— Try it —
Take the data from its first line. Print each line exactly until the line containing "common name: domestic animal" has been printed too.

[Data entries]
# # # #
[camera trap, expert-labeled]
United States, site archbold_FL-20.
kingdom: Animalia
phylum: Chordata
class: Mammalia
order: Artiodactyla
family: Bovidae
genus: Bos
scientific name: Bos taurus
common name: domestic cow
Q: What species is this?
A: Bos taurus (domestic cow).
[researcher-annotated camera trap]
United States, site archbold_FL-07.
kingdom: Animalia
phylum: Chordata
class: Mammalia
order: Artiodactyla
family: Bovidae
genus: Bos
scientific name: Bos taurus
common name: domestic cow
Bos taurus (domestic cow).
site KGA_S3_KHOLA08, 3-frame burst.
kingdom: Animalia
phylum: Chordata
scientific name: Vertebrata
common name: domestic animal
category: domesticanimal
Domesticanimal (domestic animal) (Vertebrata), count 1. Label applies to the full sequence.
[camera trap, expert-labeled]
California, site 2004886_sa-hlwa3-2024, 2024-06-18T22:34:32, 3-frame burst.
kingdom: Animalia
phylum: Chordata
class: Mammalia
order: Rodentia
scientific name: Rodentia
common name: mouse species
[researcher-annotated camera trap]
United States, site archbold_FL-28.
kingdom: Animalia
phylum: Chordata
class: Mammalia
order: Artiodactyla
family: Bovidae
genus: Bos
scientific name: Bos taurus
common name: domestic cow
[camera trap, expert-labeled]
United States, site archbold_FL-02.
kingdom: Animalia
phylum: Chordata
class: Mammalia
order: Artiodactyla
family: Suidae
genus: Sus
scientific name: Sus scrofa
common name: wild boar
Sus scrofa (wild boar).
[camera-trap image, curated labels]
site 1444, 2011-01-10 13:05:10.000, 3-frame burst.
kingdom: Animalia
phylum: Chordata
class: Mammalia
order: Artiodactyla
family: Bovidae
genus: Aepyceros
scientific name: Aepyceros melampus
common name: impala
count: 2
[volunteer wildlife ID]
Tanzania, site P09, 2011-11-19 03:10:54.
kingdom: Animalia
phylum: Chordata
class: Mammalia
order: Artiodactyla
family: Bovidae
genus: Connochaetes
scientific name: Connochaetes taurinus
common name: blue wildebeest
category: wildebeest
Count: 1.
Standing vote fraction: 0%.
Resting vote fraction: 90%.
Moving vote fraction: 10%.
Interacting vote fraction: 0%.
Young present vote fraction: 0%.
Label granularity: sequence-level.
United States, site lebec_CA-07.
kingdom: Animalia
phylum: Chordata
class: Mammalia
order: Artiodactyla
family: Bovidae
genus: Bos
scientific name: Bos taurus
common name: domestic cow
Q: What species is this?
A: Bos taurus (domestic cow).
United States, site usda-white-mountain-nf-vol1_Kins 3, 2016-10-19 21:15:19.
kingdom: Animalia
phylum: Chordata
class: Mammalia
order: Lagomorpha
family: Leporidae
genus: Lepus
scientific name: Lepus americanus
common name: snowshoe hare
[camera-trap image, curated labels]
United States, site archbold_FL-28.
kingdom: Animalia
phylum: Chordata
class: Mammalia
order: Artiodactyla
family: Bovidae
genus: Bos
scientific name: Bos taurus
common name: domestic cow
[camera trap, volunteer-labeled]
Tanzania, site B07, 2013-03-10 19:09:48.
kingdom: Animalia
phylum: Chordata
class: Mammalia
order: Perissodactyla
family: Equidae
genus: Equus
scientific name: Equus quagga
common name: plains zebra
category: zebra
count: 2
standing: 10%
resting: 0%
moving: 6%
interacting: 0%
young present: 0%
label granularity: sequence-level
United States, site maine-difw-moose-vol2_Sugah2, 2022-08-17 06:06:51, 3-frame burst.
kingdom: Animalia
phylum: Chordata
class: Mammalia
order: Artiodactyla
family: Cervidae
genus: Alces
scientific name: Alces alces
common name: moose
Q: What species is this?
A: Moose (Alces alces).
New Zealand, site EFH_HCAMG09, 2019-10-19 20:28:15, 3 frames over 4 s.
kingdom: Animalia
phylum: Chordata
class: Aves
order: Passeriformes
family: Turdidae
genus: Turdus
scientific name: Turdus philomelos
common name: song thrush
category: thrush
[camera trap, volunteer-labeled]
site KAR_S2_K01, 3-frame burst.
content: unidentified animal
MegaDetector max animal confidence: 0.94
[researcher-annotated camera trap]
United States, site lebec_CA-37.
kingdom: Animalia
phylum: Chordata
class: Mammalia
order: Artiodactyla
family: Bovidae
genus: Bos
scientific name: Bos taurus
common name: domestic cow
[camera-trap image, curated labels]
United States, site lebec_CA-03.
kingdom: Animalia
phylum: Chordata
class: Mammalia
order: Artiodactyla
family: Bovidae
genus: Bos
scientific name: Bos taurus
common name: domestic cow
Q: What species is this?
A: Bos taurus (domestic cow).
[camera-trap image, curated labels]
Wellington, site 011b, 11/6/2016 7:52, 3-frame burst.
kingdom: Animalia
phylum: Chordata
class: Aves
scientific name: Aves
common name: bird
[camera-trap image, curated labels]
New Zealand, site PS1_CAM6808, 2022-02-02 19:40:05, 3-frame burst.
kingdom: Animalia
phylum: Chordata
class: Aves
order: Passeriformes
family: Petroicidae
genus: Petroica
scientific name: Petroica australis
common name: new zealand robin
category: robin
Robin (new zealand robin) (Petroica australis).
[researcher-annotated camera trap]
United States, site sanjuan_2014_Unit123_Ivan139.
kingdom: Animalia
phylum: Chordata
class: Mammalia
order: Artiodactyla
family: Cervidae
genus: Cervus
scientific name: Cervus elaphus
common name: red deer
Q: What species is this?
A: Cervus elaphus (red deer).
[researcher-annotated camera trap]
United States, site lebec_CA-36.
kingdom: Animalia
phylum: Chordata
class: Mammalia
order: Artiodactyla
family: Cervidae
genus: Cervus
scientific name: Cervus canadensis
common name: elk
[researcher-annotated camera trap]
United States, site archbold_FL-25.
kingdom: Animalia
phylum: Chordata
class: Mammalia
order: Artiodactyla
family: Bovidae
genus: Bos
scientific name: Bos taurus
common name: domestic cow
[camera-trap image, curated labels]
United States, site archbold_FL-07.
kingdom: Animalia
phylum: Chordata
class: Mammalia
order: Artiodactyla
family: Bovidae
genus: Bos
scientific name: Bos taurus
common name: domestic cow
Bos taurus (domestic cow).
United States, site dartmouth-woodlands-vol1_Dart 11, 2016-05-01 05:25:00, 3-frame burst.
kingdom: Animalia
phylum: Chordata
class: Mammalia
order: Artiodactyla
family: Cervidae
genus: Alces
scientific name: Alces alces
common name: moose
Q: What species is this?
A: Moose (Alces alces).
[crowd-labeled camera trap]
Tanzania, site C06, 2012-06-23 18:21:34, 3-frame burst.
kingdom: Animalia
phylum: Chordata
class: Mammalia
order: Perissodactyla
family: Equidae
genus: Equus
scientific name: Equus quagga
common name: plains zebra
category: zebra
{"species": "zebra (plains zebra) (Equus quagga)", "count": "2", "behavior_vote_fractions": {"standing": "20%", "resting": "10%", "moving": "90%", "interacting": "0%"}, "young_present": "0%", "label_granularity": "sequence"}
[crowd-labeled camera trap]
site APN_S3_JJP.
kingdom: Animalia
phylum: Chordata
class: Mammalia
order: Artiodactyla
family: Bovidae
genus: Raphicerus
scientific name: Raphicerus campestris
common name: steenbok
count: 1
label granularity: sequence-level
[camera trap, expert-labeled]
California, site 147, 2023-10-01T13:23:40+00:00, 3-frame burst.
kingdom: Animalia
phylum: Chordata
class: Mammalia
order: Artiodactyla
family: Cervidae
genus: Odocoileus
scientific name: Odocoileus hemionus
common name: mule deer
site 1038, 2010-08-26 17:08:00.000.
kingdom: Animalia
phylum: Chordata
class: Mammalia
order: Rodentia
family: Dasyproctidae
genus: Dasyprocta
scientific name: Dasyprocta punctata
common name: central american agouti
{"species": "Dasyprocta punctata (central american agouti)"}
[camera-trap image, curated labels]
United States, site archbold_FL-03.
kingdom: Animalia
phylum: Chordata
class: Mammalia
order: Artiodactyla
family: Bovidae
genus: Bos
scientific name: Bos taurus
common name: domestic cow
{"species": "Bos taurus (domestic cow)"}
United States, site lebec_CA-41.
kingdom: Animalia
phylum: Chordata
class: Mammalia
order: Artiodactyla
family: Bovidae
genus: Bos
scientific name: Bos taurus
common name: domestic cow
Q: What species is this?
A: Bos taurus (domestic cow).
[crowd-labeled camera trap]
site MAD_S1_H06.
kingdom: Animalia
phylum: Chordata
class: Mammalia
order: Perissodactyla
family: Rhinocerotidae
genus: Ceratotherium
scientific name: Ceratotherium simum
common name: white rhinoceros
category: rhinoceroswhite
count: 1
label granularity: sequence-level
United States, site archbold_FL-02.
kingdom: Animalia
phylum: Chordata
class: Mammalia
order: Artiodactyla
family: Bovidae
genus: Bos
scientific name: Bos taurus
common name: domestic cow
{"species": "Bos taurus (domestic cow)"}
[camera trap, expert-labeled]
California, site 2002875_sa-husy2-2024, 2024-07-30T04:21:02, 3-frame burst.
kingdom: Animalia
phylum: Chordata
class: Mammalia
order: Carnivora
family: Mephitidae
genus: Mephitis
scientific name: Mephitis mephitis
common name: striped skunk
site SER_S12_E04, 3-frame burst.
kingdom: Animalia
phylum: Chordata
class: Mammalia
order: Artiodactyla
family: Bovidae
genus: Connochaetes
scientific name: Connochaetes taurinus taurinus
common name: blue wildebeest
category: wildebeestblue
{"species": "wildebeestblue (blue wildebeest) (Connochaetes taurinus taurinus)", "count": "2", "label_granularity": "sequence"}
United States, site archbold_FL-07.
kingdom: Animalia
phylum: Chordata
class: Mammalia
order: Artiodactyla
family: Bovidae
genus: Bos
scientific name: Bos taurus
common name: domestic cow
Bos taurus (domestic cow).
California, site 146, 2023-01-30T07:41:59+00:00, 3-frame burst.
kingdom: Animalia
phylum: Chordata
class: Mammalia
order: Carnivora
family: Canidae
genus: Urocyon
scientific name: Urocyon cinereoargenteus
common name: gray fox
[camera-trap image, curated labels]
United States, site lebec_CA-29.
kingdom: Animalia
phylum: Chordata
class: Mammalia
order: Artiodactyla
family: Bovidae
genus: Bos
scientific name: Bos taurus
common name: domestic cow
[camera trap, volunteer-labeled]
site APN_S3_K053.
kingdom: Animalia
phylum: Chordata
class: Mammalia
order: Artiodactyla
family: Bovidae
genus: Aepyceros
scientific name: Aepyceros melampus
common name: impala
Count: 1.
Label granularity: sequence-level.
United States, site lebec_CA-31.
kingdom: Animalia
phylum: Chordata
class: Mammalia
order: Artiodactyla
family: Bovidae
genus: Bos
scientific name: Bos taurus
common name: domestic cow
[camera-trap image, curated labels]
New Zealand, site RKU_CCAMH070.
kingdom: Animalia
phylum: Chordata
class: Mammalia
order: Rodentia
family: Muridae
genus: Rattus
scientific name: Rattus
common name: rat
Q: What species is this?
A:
# # # #
— Result for this task —
[camera trap, expert-labeled]
United States, site archbold_FL-20.
kingdom: Animalia
phylum: Chordata
class: Mammalia
order: Artiodactyla
family: Bovidae
genus: Bos
scientific name: Bos taurus
common name: domestic cow
Q: What species is this?
A: Bos taurus (domestic cow).
[researcher-annotated camera trap]
United States, site archbold_FL-07.
kingdom: Animalia
phylum: Chordata
class: Mammalia
order: Artiodactyla
family: Bovidae
genus: Bos
scientific name: Bos taurus
common name: domestic cow
Bos taurus (domestic cow).
site KGA_S3_KHOLA08, 3-frame burst.
kingdom: Animalia
phylum: Chordata
scientific name: Vertebrata
common name: domestic animal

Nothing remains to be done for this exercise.